10     Fora de brincadeiras. Este jogo é absolutamente fenomenal. Não é para todos, principalmente porque requer uma dedicação acima da diversão casual (é preciso suar um pouco antes de
         começar a diversão), é pesado, denso, e opaco. Mas é essencialmente um livro em forma de simulação histórica. Vasto como o oceano em termos de rejogabilidade, e profundo como o
         mesmo em termos de estratégia. Não devia admitir isto, mas devido à raridade do jogo e o quanto eu amo este jogo, é o único na minha prateleira do qual tenho duas cópia. Tinha medo 
         de ficar sem ele em caso de desastre natural! 
 
 

           
  
 
Boas jogatanas e até à próxima!

Bom artigo.



Acho é que te esqueceste de adicionar o nome do jogo ao título, não?

Que bela “love letter” ao jogo!

Artigo muito interessante.

Foi do entusiasmo!

Love do mais alto gabarito!

Nota 20 ao jogo e á tua análise/reflexão.

Muitos parabéns!

Parabéns pela análise!

Fiquei com vontade de experimentar.

Os meus parabéns pelo teu mérito de conseguires fazer uma review tão grandiosa quanto é o jogo, a minha compaixão por teres te apaixonado pelo jogo mais difícil de explicar que conheço (ok, nunca joguei High Frontier)…



Caso singular este do Pax Renascentista, em que se percebe que o jogo é bom mesmo antes de perceber o próprio jogo e, quando se começa a percebê-lo, ainda não se sabe dizer quão bom ele pode ser!



Outra coisa a saber antes de comprar é que…depois de o saber jogar bem, saberás muito mais sobre a história do mundo e dos homens (e das raínhas deles).

Para mim o pax ren é literalmente 5 estrelas



Nunca um jogo me fez entrar tanto naquele mood tipico nos novatos quando ouvem mais de 5 minutos de regras que é "vamos começando que o resto aprendemos a jogar" ahah



Bela review

Parabéns pelo texto, está mesmo entusiástico!



Penso que apenas faltam uma ou outra imagem para ilustrar o texto. Penso que é essencial para quem não conhece o jogo, como eu.




Ainda estou à espera que me convides a convidar-te a jogar!

Ando a pensar nisso mas ainda não cheguei à conclusão de como as inserir sem destruir a formatação que tanto trabalhino me dá



Talvez no final?

Missão cumprida :wink:

Realmente ontem a fazer o clube dos solitários também tive que lutar com o editor de texto para as coisas ficarem como queria…

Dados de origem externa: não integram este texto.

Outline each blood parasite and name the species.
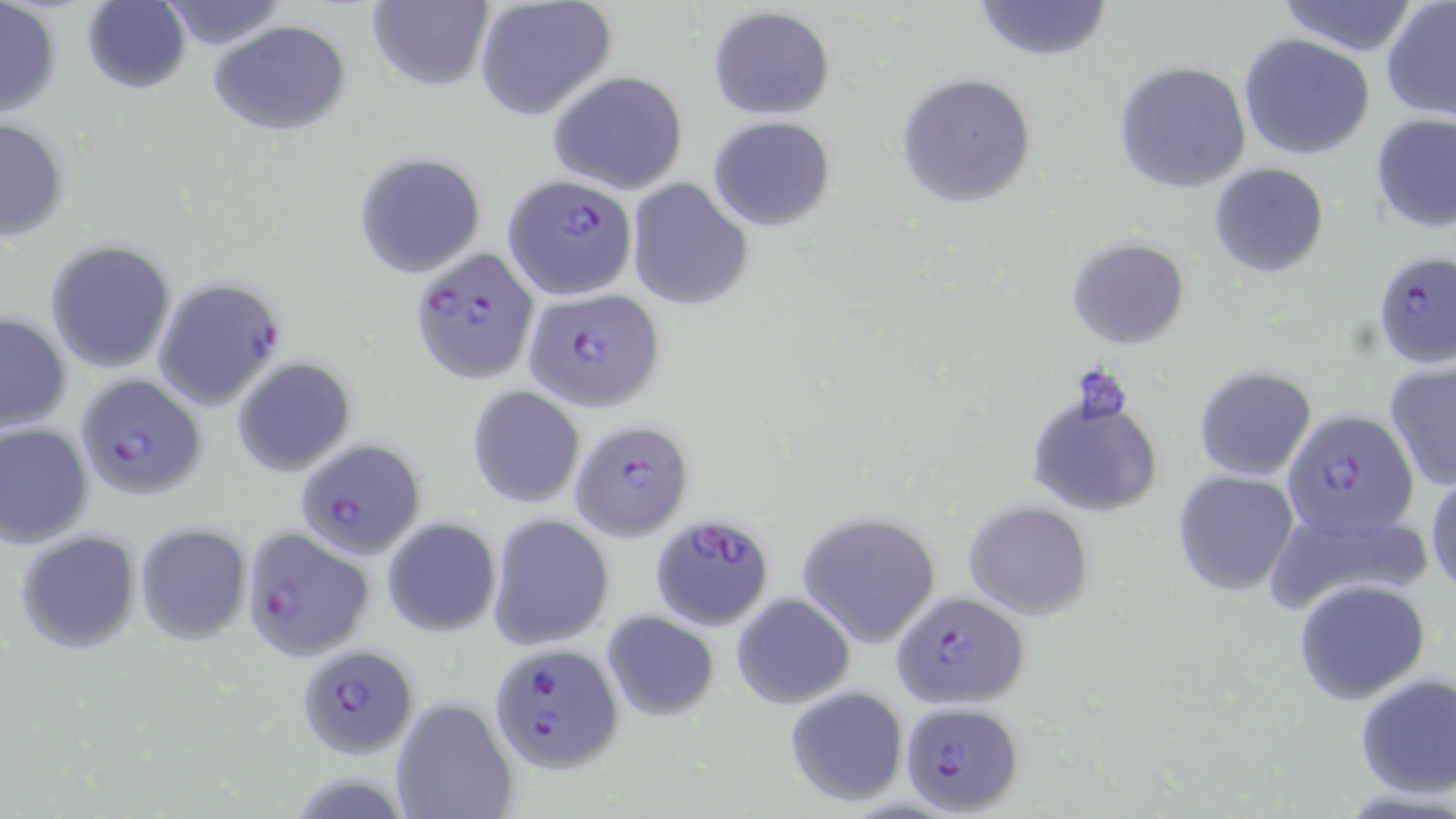
Approximate bounding boxes as named x1/y1/x2/y2 corners in pixels.
Plasmodium falciparum-infected red blood cells: (x1=504, y1=172, x2=636, y2=300), (x1=412, y1=246, x2=540, y2=383), (x1=1375, y1=252, x2=1453, y2=373), (x1=153, y1=277, x2=285, y2=410), (x1=523, y1=288, x2=663, y2=412), (x1=78, y1=373, x2=205, y2=500), (x1=1284, y1=409, x2=1419, y2=539), (x1=570, y1=419, x2=695, y2=539), (x1=293, y1=437, x2=425, y2=561), (x1=650, y1=508, x2=774, y2=632), (x1=241, y1=527, x2=373, y2=661), (x1=891, y1=592, x2=1028, y2=711), (x1=295, y1=643, x2=419, y2=756), (x1=488, y1=644, x2=623, y2=773), (x1=900, y1=702, x2=1024, y2=814).
No Plasmodium ovale, Plasmodium malariae, Plasmodium vivax, Babesia divergens, or Trypanosoma brucei observed.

Sim, no final é capaz de ser suficiente.



Estou na ideia que este não é o primeiro artigo do género. Se sim, sugeria também um local aqui no AoJ que agregasse os vários artigos. Como são intemporais, haveria o interesse que não ficassem perdidos com o tempo.

Excelente e apaixonada review! Tenho o jogo mas ainda não o estreei… Da série Pax, só joguei o Porfiriana que é um dos meus jogos favoritos. Também vou ficar com 2 cópias deste. A normal e a edição de coleccionador que está prevista chegar cá a casa neste Verão se cumprirem os prazos :slight_smile:

Início da conversa de chat
QUI, 13:13
 
Hello, when will you have pax renassence again?
 
QUI, 14:18
 
Not this year. Maybe next year?

Obrigado lemon por me apresentares este jogo! :smiley:

Ainda só joguei uma vez mas lembro-me que os pensamentos recorrentes foram:

  • Como é que um jogo que cabe numa caixa minúscula consegue por-me o cérebro de rastos?
  • Lá estou eu com a história de querer proteger o "meu" reino… não és tu que serves o reino, o reino é que te serve!
  • Já me esqueci das regras… outra vez!



    Já pensaste em colocar uma das cópias num cofre? =D






2 cenas!

 

  • Espero que tenha sido esta review que despoletou essa pergunta!

     
  • Se linguagem não for um problema, podes encomendar a versão de coleccionador espanhola pelo MasQueOca

Já te disse no FB e digo-te aqui! Larga tudo e põe esse jogo na mesa!